One of my retirement hobbies has been shooting and editing videos, mostly of our bicycle adventures. When I was young, back in the middle of the 20th century, one of my uncles had a movie camera and projector, and I learned to splice broken film and edit clips together with razor blades and transparent tape. He moved away and I grew up, and the skill was filed away as just another data point in How The World Works.
Fast forward to the second decade of the 21st century, when I decided to strap a cheap digital camera to the handlebars of the bicycle. Digital editing requires software, a much less messy and more forgiving (i.e., non-destructive to the original “film”) process. Since we use Linux exclusively as our computing platform of choice, there were a number of choices for Open Source video editing projects, mostly attempts to clone commercial video editing software for Windows and Apple.
I looked at Cinelerra and Kdenlive, which are fairly complex tools with a steep learning curve, but settle on OpenShot, a simpler tool with a lot of attractive features and a cleaner, no frills user interface. Openshot 1 was essentially a one-man project, a user interface written in Python with the Tk graphical toolkit, built on the Unix principle of lots of little programs working together, using the multimedia command-line editor ffmpeg and associated libraries, the Inkscape vector graphics editor, and the Blender animation tools and libraries.
OpenShot made it possible to load up a project with multiple clips, arrange them on a timeline, trim the ends or snip out shorter clips, and add titles and audio tracks, like voice-over and musical scores, in multiple overlaid tracks, and turn video and audio on and off by track and clip. For several years, this worked fine. However, success is not always a good thing, and Openshot suffered from it. Not in the usual riches-to-rags story of an entrepreneur or rock star who descends into excess and loses his way, but in the attempt to seek wider appeal.
OpenShot was originally a purely Linux product, as mentioned. To port the project to Windows, it was necessary, for a project with limited manpower resources, to keep a common code base. Openshot attempts to keep a smoothly flowing user interface through parallel processing, using OpenMP. The Windows philosophy is based on a single-user, single-task model rather than the multi-user, multi-tasking model of Unix. When Windows evolved into a multi-tasking system, it used the pre-emptive model, which is relatively inefficient for the pipelined processing flow in the Unix cooperative model. So, Windows applications tend to be monolithic, with all resources loaded in one huge process. Parallel processing in Windows monolithic applications is accomplished largely through threads, rather the inter-process communication protocols. I’ve programmed with threads in Linux, which tends to be tricky at best, and takes a thorough knowledge of parallel processing and memory management to do successfully.
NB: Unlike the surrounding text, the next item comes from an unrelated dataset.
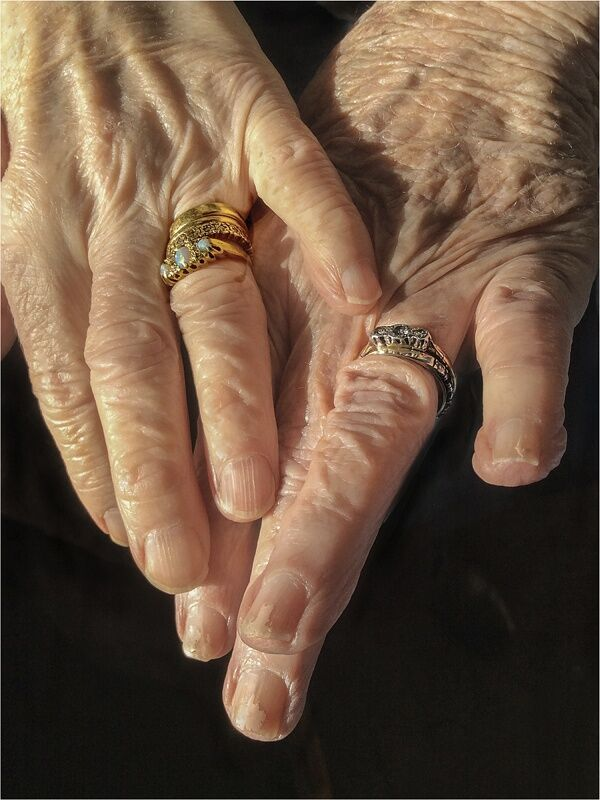 Widows Comparing Rings by  Penny Piddock Commended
The move to Windows-compatible architecture necessitated rewriting a lot of the Unix-specific standard library code in C++, which introduces the danger of memory-management issues. Openshot began to get buggy, with newer versions crashing often. The developers claim it is the fault of unstable system libraries, but I’m not buying that explanation. Since the user interface was also getting a major overhaul, work on version 2 meant that no more bug fixes were forthcoming for the now-crippled version 1.4.3. Alas, initial releases of Version 2, with the back end still largely 1.4 code base, was also prone to crashing as well as presenting an unfamiliar user experience.
So, we stayed with version 1.4.3 for a while longer, with short auto-save intervals. Finally, with crashes and deadlocks rampant, we just had to try version 2 again. Yes, the crashes had been largely fixed, but the new version was a monolithic package wrapped in a “launcher,” (AppImage), apparently a type of container tool including all of the library dependencies, which rapidly ate up all available memory and much of the swap space, becoming so slow as to be indistinguishable from deadlock. Memory leaks come to mind when seeing this type of behavior. On top of that, some of our favorite tools for controlling video blanking and audio muting by track were missing, to be restored by popular demand in a future revision. Back to 1.4.3 .
The other alternative, kdenlive, based on the Konquerer Desktop Environment (kde, not native to Ubuntu, thus necessitating loading the complete KDE library support suite), is yet another learning curve, with many editing feature differences and rendering options. We did use this for one video, as the internal de-shaking algorithm is a bit more efficient than reprocessing the clips with command-line utilities, and we had a bad experience with a new camera mount that was sensitive to shaking. Kdenlive also crashes from time to time, lending some credence to the Openshot claim that the system libraries are at fault.
But, I continue on, putting up with slow response, freezes, and crashes, because I’m familiar with the features I like, and it produces acceptable videos. I may spend some time to learn kdenlive, but, hopefully, Openshot 2 will improve over time. The other alternative is to try to build a native Ubuntu version from source, which is a daunting task, since most open source software has a very specific support software version dependencies. Despite the woes with Openshot’s growing pains, it is still faster than writing command-line scripts to use the Linux multi-media-processing utilities ffmpeg or avconv to trim and assemble video clips and sound files. I use those command-line tools to assemble time-lapse videos from my home-built security camera system, but that is much simpler.